President Trump with Fox News anchors Bret Baier and Martha MacCallum, both of whom are quarantining – Evan Vucci /AP

Senior Fox News anchors have been advised to quarantine just a week before the US presidential election after they were exposed to someone who has tested positive for Covid-19.

The exposure occurred during a flight chartered to transport Fox News employees from the final presidential debate in Nashville last week.

The cable network’s president, Jay Wallace; its chief political anchor, Bret Baier; and at least three other members of its election team were reportedly on the flight and have been advised to quarantine.
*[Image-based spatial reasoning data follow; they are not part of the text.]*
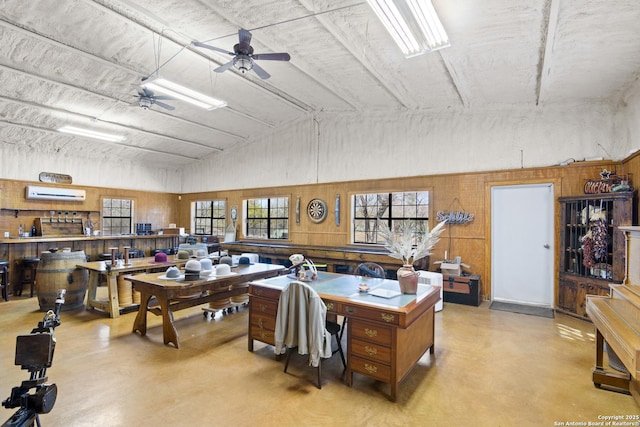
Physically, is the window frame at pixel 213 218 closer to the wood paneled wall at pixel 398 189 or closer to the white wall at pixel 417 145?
the wood paneled wall at pixel 398 189

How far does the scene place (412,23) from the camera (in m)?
3.51

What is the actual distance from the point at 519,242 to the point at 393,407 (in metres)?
4.45

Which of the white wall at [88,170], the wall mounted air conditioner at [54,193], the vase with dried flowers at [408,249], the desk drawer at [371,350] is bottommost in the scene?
the desk drawer at [371,350]

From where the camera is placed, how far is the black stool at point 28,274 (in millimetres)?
6328

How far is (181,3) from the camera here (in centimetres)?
407

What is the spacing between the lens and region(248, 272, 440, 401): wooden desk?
2.65 metres

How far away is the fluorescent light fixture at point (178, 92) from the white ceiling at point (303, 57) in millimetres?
854

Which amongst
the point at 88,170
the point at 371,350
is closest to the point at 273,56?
the point at 371,350

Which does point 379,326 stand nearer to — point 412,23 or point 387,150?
point 412,23

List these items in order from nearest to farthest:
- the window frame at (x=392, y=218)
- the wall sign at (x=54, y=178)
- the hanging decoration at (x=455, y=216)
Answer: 1. the hanging decoration at (x=455, y=216)
2. the window frame at (x=392, y=218)
3. the wall sign at (x=54, y=178)

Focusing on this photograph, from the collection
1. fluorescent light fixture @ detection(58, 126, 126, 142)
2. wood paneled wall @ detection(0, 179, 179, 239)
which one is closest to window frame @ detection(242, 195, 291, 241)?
wood paneled wall @ detection(0, 179, 179, 239)

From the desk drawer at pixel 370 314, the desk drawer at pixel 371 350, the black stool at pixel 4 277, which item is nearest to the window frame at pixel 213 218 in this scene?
the black stool at pixel 4 277

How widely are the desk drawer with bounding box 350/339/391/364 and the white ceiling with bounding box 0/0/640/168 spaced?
357 cm

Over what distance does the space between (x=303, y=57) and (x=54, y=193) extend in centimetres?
706
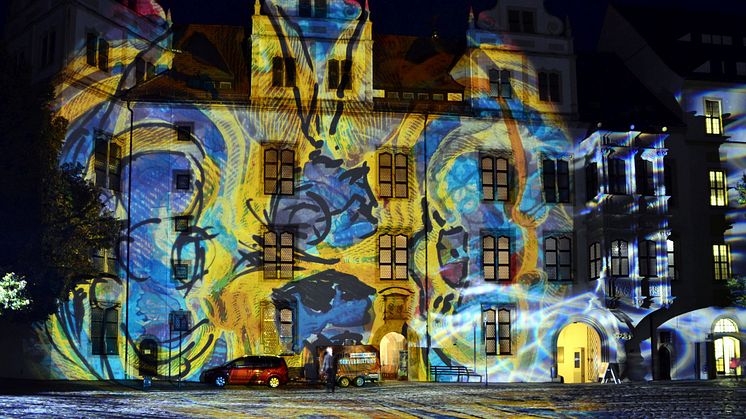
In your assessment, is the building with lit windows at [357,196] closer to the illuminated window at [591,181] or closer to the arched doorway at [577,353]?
the illuminated window at [591,181]

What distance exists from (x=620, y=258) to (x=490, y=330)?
7192 mm

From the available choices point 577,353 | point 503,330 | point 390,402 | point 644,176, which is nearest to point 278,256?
point 503,330

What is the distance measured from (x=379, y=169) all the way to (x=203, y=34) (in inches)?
440

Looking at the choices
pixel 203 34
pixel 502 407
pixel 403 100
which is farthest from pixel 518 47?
pixel 502 407

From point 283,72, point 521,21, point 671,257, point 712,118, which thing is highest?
point 521,21

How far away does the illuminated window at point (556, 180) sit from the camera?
50.6m

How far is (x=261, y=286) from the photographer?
47000 mm

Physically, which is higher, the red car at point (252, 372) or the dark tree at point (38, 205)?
the dark tree at point (38, 205)

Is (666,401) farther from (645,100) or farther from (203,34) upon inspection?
(203,34)

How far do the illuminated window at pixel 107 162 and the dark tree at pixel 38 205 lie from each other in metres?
3.16

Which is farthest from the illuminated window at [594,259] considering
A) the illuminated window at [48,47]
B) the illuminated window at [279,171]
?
the illuminated window at [48,47]

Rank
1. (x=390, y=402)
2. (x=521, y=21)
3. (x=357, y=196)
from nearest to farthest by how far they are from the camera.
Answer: (x=390, y=402) → (x=357, y=196) → (x=521, y=21)

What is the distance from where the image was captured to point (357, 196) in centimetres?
4838

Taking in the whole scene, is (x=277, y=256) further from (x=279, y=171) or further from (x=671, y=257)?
(x=671, y=257)
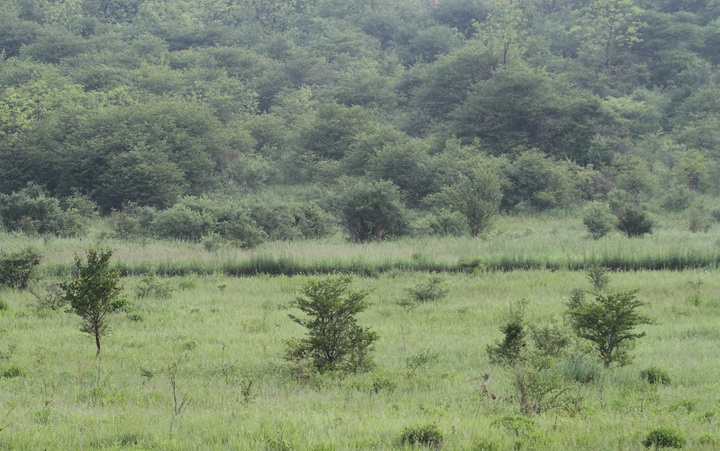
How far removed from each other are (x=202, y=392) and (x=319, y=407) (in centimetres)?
170

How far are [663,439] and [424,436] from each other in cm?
219

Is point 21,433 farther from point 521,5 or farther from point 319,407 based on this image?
point 521,5

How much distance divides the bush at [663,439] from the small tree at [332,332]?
380cm

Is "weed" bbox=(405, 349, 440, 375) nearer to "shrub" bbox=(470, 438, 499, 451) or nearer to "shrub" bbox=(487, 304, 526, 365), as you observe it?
"shrub" bbox=(487, 304, 526, 365)

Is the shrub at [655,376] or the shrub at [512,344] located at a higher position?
the shrub at [512,344]

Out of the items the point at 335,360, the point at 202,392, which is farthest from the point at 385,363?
the point at 202,392

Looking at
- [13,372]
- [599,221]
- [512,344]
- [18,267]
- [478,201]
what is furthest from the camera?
[478,201]

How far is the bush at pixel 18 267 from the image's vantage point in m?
14.4

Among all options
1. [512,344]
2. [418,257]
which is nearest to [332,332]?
[512,344]

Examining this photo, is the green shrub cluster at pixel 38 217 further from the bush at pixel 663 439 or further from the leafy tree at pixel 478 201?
the bush at pixel 663 439

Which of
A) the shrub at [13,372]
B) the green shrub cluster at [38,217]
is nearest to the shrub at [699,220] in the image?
the shrub at [13,372]

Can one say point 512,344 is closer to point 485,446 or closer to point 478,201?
point 485,446

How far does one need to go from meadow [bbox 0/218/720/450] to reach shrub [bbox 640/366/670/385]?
13 centimetres

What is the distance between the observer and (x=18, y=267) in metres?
14.6
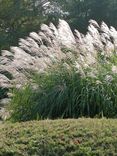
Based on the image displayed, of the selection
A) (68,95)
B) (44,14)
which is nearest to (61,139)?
(68,95)

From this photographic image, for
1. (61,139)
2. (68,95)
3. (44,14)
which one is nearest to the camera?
(61,139)

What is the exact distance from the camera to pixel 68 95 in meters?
7.84

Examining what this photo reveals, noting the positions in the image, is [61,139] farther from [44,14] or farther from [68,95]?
[44,14]

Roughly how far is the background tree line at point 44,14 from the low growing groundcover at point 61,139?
43.0ft

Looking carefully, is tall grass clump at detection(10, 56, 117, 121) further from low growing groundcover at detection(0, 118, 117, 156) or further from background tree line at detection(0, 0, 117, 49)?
background tree line at detection(0, 0, 117, 49)

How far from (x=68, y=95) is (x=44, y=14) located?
1352 cm

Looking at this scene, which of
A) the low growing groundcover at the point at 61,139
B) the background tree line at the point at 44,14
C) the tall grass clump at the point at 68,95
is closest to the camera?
the low growing groundcover at the point at 61,139

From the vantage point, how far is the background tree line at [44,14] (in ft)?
65.8

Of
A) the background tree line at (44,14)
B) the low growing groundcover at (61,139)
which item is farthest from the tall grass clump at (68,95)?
the background tree line at (44,14)

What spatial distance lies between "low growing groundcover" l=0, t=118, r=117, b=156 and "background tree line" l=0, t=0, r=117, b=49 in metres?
13.1

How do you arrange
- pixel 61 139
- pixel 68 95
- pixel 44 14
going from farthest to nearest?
pixel 44 14 → pixel 68 95 → pixel 61 139

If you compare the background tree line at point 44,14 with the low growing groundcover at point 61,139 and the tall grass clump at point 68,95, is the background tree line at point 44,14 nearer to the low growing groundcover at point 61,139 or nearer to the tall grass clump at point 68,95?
the tall grass clump at point 68,95

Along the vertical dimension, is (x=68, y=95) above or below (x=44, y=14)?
below

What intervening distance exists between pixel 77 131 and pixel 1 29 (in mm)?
15022
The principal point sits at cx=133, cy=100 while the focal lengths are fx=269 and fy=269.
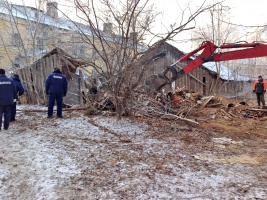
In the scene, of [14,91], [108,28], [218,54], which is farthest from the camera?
[218,54]

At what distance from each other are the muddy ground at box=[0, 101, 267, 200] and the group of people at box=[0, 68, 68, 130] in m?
0.59

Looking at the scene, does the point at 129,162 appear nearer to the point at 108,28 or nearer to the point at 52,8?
the point at 108,28

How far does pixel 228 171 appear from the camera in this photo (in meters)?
4.14

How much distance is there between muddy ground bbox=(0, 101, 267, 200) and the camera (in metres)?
3.46

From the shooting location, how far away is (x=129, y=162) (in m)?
4.52

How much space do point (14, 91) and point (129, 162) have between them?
14.4ft

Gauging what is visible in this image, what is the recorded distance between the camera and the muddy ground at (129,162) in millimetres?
3461

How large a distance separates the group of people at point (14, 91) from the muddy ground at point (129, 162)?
590 millimetres

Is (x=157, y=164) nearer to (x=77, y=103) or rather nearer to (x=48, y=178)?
(x=48, y=178)

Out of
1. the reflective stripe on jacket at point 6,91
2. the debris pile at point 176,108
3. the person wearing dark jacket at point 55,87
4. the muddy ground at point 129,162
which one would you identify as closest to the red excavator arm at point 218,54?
the debris pile at point 176,108

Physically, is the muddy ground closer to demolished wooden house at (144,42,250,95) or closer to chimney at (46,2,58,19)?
chimney at (46,2,58,19)

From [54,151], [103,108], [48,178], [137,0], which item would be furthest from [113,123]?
[48,178]

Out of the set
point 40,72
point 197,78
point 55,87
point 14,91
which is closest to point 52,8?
point 55,87

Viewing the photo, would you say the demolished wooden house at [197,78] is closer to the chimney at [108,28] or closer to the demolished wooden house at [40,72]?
the demolished wooden house at [40,72]
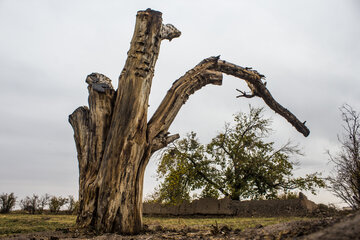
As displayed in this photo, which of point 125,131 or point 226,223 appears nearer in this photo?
point 125,131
The anchors will be broadcasting their shows from home until they receive three consecutive negative tests.

Mr Baier confirmed the reports during an appearance on a Fox News radio programme, saying: “We’re taking all the precautions. I’ve tested negative three times now and I’ll be doing the show from home this week. And we’ll be in preparation for Election Day”.

The conservative network, a favourite of President Donald Trump, has been quicker than its competitors to resume in-studio broadcasting with several of its programmes regularly aired from its New York headquarters.

The network has been steadfast in taking measures to halt the spread of the virus, like wearing face masks, maintaining social distancing and receiving regular Covid-19 tests.

However on screen, some of its biggest stars, like Sean Hannity and Laura Ingraham, have echoed Mr Trump’s suggestion that the pandemic has been exaggerated by media outlets and Democrats to politically harm the president.

In a memo to employees on Monday, Fox announced its protocols would be increased in its offices after “a few positive COVID-19 cases” at the company.

“We know this election will be like no other and it will be exciting to witness it first hand, but only those employees who are critical to that night’s production will be permitted to work from [the headquarters in New York]”, according to a copy of the memo seen by The Washington Post.

According to the newspaper, everyone on board the flight tested negative in rapid tests conducted before the debate and immediately after returning to New York.

The infected person had tested negative before departing Nashville but received a positive test upon their return. The network immediately carried out contact tracing after it learned of the positive result.